▶

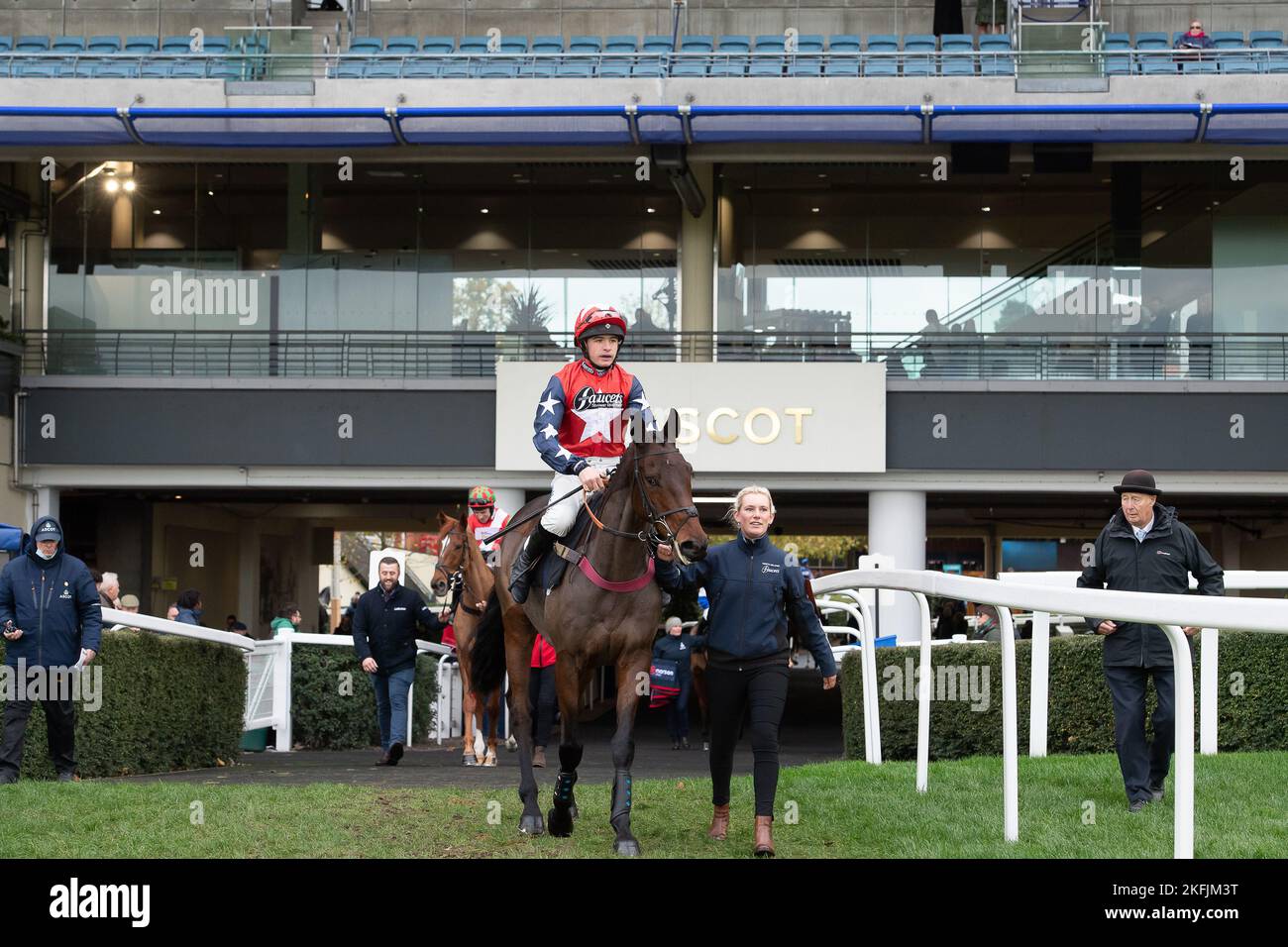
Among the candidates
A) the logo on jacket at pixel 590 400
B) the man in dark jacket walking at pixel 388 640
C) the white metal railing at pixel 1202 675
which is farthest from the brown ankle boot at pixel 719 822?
the man in dark jacket walking at pixel 388 640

◀

With the pictures omitted, reproduce the records in full and exactly.

Among the candidates
A) the logo on jacket at pixel 590 400
B) the man in dark jacket walking at pixel 388 640
C) the white metal railing at pixel 1202 675
which is farthest from the brown ankle boot at pixel 719 822?
the man in dark jacket walking at pixel 388 640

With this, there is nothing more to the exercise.